A radical overhaul of Malta’s invalidity pensions will introduce a regular review of the benefit, after new rules on the pension were introduced last week.
Over 8,800 claimants who today are ‘boarded out of work’ – a reference to the medical board which grants the lifelong pension – will have their cases reviewed at least once every three years in a bid to ensure the benefit is being awarded fairly.
Under the new laws, the pension – for which government forked out Lm14.8 million last year – will no longer be assigned for life. After a review of invalidity beneficiaries, the Ministry for the Family and Social Solidarity found over 60 per cent of claimants had been boarded out on grounds of psychiatric problems. Over 1,800 cases were reviewed since 2006 over “various reasons”, a ministry spokesperson said.
Another innovation is that every beneficiary must first avail themselves of sickness benefit for six months prior to receiving an invalidity pension.
But the pension will also be graded according to the severity of each case, for which doctors will use a scorecard to assess the level of impairment, and the corresponding benefit applicants would be eligible for.

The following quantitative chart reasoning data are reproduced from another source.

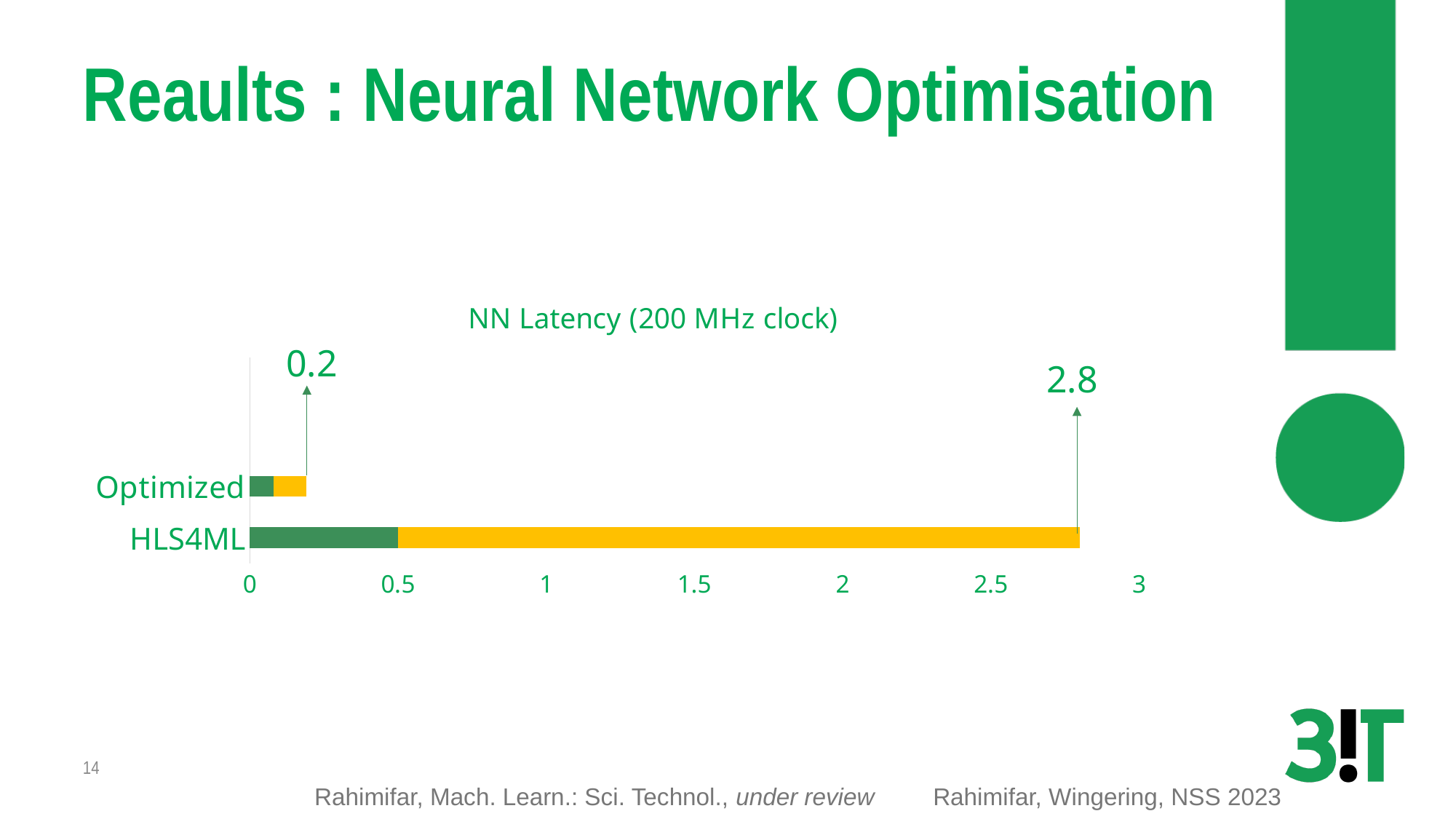
How many categories are plotted in the chart? 2 Is the value for HLS4ML greater or less than 2? greater What kind of chart is shown on the slide? bar chart Which bar is longer, HLS4ML or Optimized? HLS4ML What is the difference between the HLS4ML latency and the Optimized latency? 2.6 At what x-axis value does the green segment of the HLS4ML bar end? 0.5 What is the total latency value labelled for the HLS4ML bar? 2.8 Which category has the highest latency? HLS4ML Is the value for Optimized greater or less than 0.5? less What is the title of the chart? NN Latency (200 MHz clock) What is the total latency value labelled for the Optimized bar? 0.2 Which category has the lowest latency? Optimized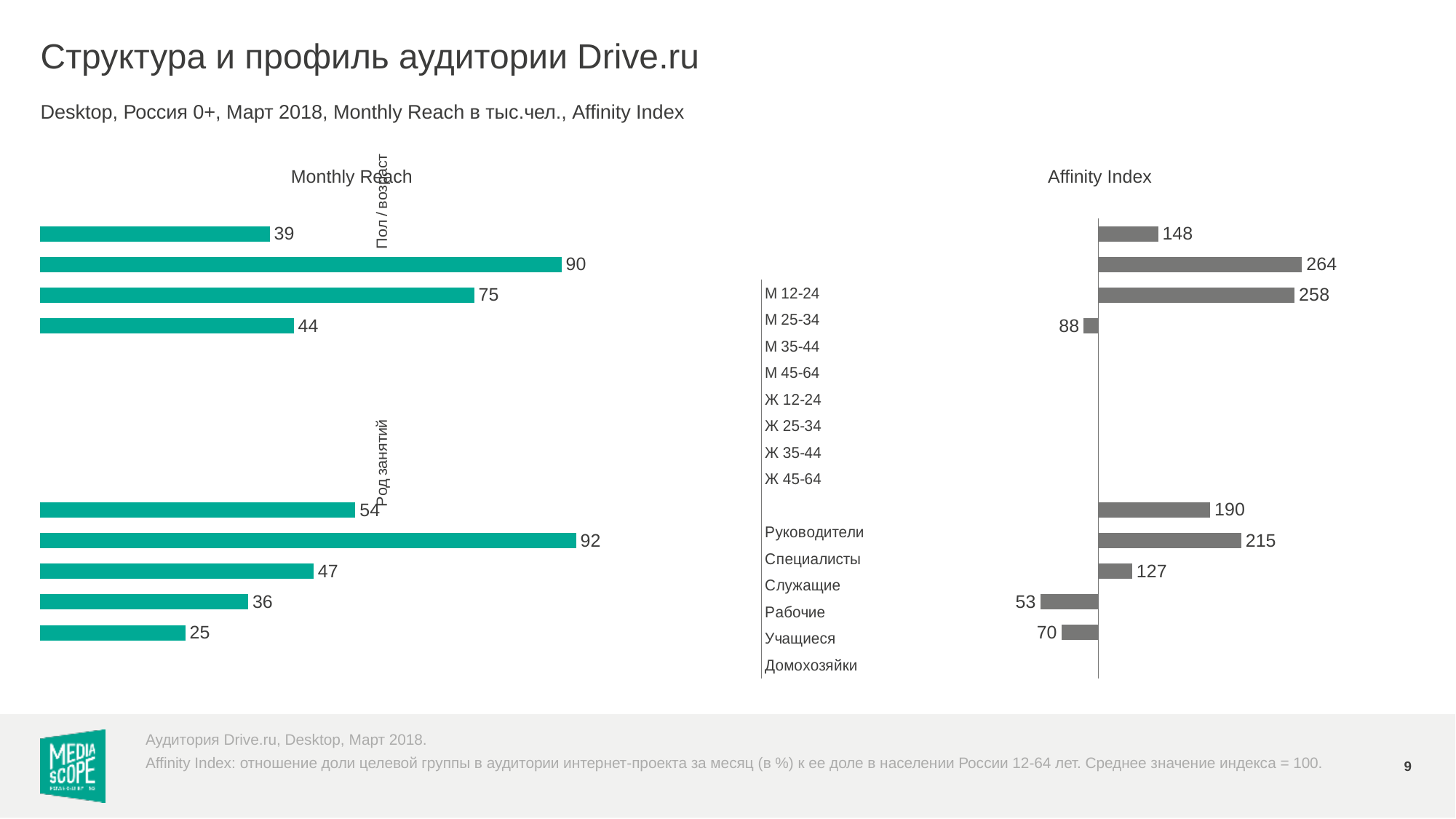
In the Affinity Index chart, how many bars extend to the left of the vertical axis line? 3 In the Monthly Reach chart, what is the difference between the highest value (92) and the lowest value (25)? 67 How many bars are plotted in the Monthly Reach chart? 9 How many bars are plotted in the Affinity Index chart? 9 In the Affinity Index chart, what is the highest value shown? 264 In the Monthly Reach chart, what is the lowest value shown? 25 In the Monthly Reach chart, what is the value of the topmost bar? 39 What kind of chart is the Monthly Reach chart on the left? Bar chart In the Monthly Reach chart, what is the highest value shown? 92 What colour are the bars in the Monthly Reach chart? Teal (green) In the Affinity Index chart, what is the difference between the highest value (264) and the lowest value (53)? 211 In the Affinity Index chart, what is the lowest value shown? 53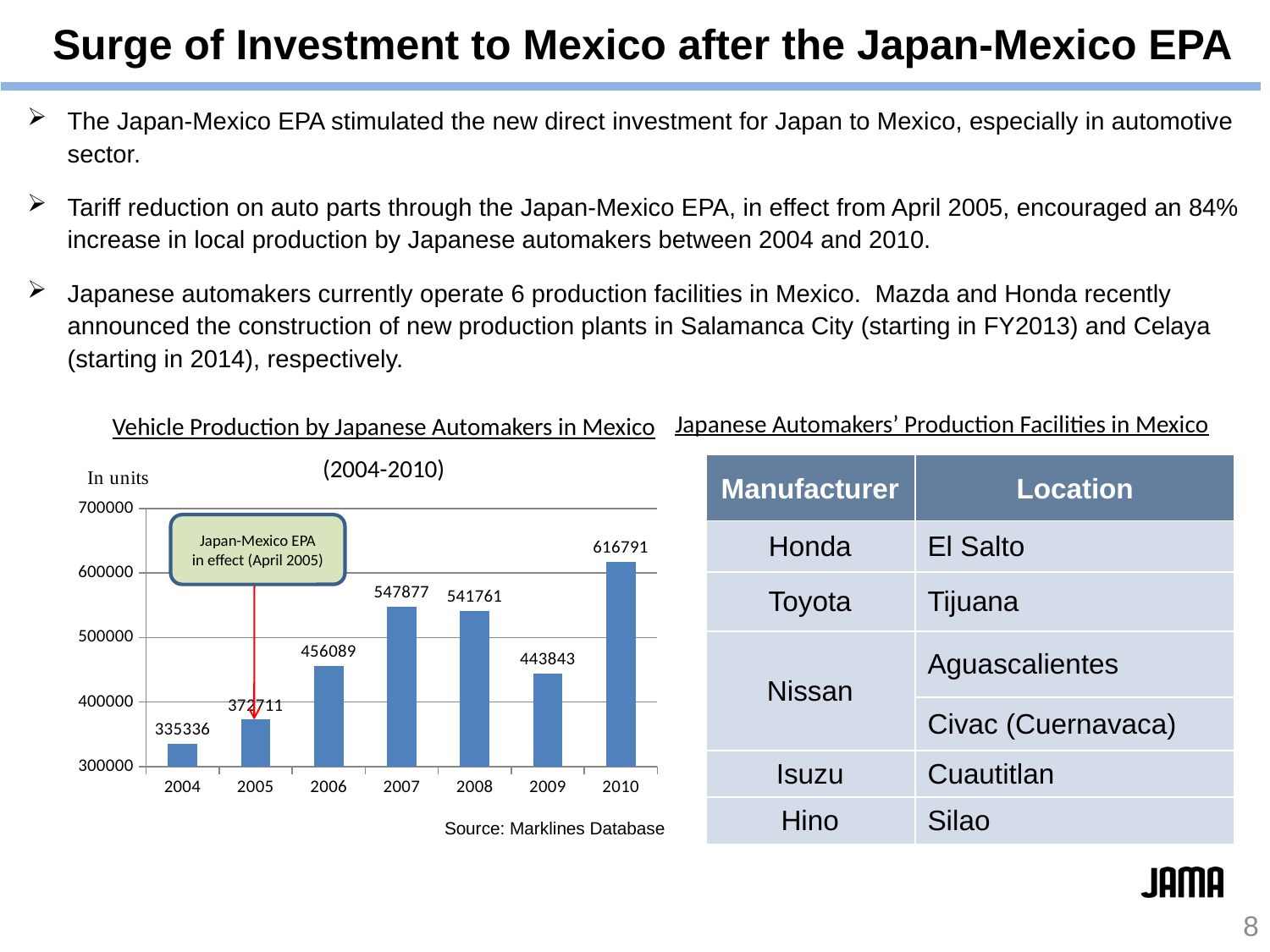
What is the difference in vehicle production between 2010 and 2004? 281455 How many years are shown on the x axis of the vehicle production chart? 7 What event does the callout box in the chart mark? Japan-Mexico EPA in effect (April 2005) Which year has the lowest vehicle production in the chart? 2004 Is the value for 2008 greater or less than 500000? greater What value is shown for 2009 in the vehicle production chart? 443843 What was vehicle production by Japanese automakers in Mexico in 2010? 616791 What kind of chart is used to show vehicle production by Japanese automakers in Mexico? Bar chart What value is shown for 2007 in the vehicle production chart? 547877 Which year had higher vehicle production, 2006 or 2009? 2006 What was vehicle production by Japanese automakers in Mexico in 2004? 335336 Which year has the highest vehicle production in the chart? 2010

While government says the reforms will ensure that claimants can be “retained as active members of society for as long as possible”, the impairment tables are one of the first steps aimed at ensuring a fairer welfare system that cuts abuse.
Family and Social Solidarity Minister Dolores Cristina called it a “philosophical change” which will lead to a “radically different conceptualization of the welfare system”.
Applicants for the pension will now have to provide a full medical history, without which their application will not be processed. They will now no longer be called in front of a medical board.
The doctors, engaged by the ministry following an expression of interest, will assess the applicant’s medical condition in terms of impairment, and in accordance with the impairment tables, to assess the loss of functional capacity that affects a person’s ability to work.
The tables are scaled according to a point-score system, based around a minimum qualifying threshold, and intended to guide doctors to ‘rate’ applicants in proportion to the severity of the case under consideration.
“We must ensure that those citizens who truly deserve the state’s support and help receive it, far beyond the simple financial pay-out,” Cristina said.
Last year, the costs of the medical panel, now reduced to 28 from 43 doctors, fell to Lm10,926 from Lm45,000 paid in 2005 in sittings, transport costs, and other expenses.
Cristina said the government was now looking towards setting up a structure that will help in the rehabilitation and reskilling of beneficiaries. “This is consonant with the concept declared in the White Paper on Pensions issued in November 2004,” she said.